Marie (Nilsson), bailarina que se encontra nos
últimos preparativos para a estréia de uma apresentação do Lago dos Cisnes, recebe o diário de Henrik (Malmsten), com quem
vivera um intenso e breve romance há muitos anos. Emocionalmente perturbada,
ela inicia uma jornada ao passado, relembrando muitos momentos como quando
voltando em uma balsa de um ensaio no balé fora abordada por Henrik, que afirmara ser ela
a mulher mais bela que já vira. Como o ensaio é adiado devido a um
curto-circuito elétrico, Marie ignora os queixumes banais da companheira Kaj
(Ericson) e pega um bote que a leva para a ilha onde fica a casa de um
ex-amante de sua mãe, a quem chamava de Tio Erland (Funkquist). Na mesma noite
em que se tornaram amantes, ao voltarem de um passeio de bote ao luar,
escutaram constrangidos suas declarações, sentado ao piano e alcoolizado, a
respeito de seu envolvimento com a mãe de Marie, ferida renascida com a
semelhança física entre ambas. Sua esposa, Elisabeth (Björling), compreensiva e
temerosa de seu estado, aconselha que os jovens se retirem. Eles vão então para
o quarto onde passam a primeira noite juntos. Porém, poucos dias antes de
partir para Upsalla e de se separarem, Henrik insiste em um último banho de
mar, e salta para a morte, ferindo-se nas pedras. Marie, após presenciar sua
morte no hospital, jura a Erland, odiar a Deus até o final de seus dias. Erland
afirma que a única forma que ela poderá superar o drama será nunca mais se
lembrar do ocorrido e a leva para uma viagem de alguns anos. Assim como havia
reencontrado o pastor (Olsson) que vira jogando com a moribunda tia de Henrik
(Pollak), na única vez que o visitara em sua casa - ele não conhecia a mãe e,
seu pai, divorciado, morava distante, Marie sente o impulso de revisitar a casa
de Erland.

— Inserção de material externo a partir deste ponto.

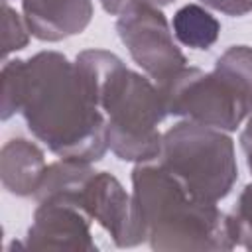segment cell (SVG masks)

Porém ao se deparar repentinamente com ele, que revela ter sido quem
lhe enviara o diário de Henrik, ela apenas demonstra seu desprezo e asco,
afirmando que suas mãos apesar de belas eram também feias, quando se lembrava
que as haviam tocado na sua juventude. Embora, no momento envolvida com o
jornalista David (Kjellin), com quem se encontrara rapidamente antes de pegar o
barco, Marie se encontra solitária e deprimida
nos camarins do teatro, após mais uma vez ignorar os comentários
vulgares de sua colega Kaj, que igualmente ignora seu drama existencial, quando
repentinamente aparece o mestre das bailarinas (Olin). Esse, em pouco tempo,
faz um breviário de sua vida afetiva, fazendo com que a máscara de rigidez
emocional de Marie caia, afirmando que toda a muralha emocional que construíra
nos últimos vinte anos, a partir do momento que centrara toda sua vida na
carreira profissional fora suficiente para transformá-la no que era, sem a
coragem de enfrentar a morte como também a vida e agora pateticamente tentando
esboçar uma nova vida tardiamente. Como conselho, este lhe aponta que - como ele - tudo o que lhe resta é seguir sua
carreira profissional. Ou isso ou nada. David, chega no momento e entra em
atrito com o mestre bailarino, que vai embora. Marie, dividida, pede que ele vá
e leve os diários de Henrik para ler, após tê-lo chamado de Henrik. Este
retorna no dia seguinte, quando Marie demonstra que além da profissão ela
também pretende voltar a viver emocionalmente.
Assim
como em Monika e o Desejo e Rumo à Alemanha, Bergman mais uma vez
explora a fragilidade do amor juvenil frente a complexidade de um mundo pouco
condescendente. Seu retrato é tão tocante e agridoce quanto os de outros filmes
da época, embora o arranjo final e a superação do trauma de Marie sejam breves
demais para soarem críveis. Mesmo assim, deve-se elogiar a busca de uma saída
que vá além do pessimismo absoluto como em Rumo à Alemanha e ao contrário de Monika e o Desejo. Entre os grandes momentos a seqüência em que Marie externa sua
revolta após a morte de Henrik e, principalmente, o forte dialogo próximo ao
final em que Bergman também lança mão de algumas características que se
tornariam recorrentes ao longo de sua obra como o uso dramático do espelho e o
close do rosto feminino dividido. Curiosamente podemos traçar um paralelo entre
a aparição do mestre das bailarinas fantasiado de mágico e a do cineasta vivido
por Truffaut procurando também remediar a crise de sua estrela para que o
espetáculo continue em Noite
Americana (1973), sendo que em ambos os casos o conselho é para que
a vida se torne secundária frente à arte,
ainda que no caso de Bergman aponte para uma saudável recusa dessa
opção, preferindo apostar também na vida e na busca da satisfação pessoal. É
traçado um paralelo entre os personagens de Marie e do odiado tio Erland, ambos
carregando a ferida de um amor não mais possível de se concretizar, embora no
caso de Marie ocorra a redenção final.
Formidável e poética utilização do flashback
que pontua toda a narrativa presente, como que confirmando que, após ter Marie
rompido com o bloqueio de pensar no caso de Henrik, a memória se tornou nesse
momento tão ou mais presente que o próprio presente. Svensk Filmindustri. 96
minutos.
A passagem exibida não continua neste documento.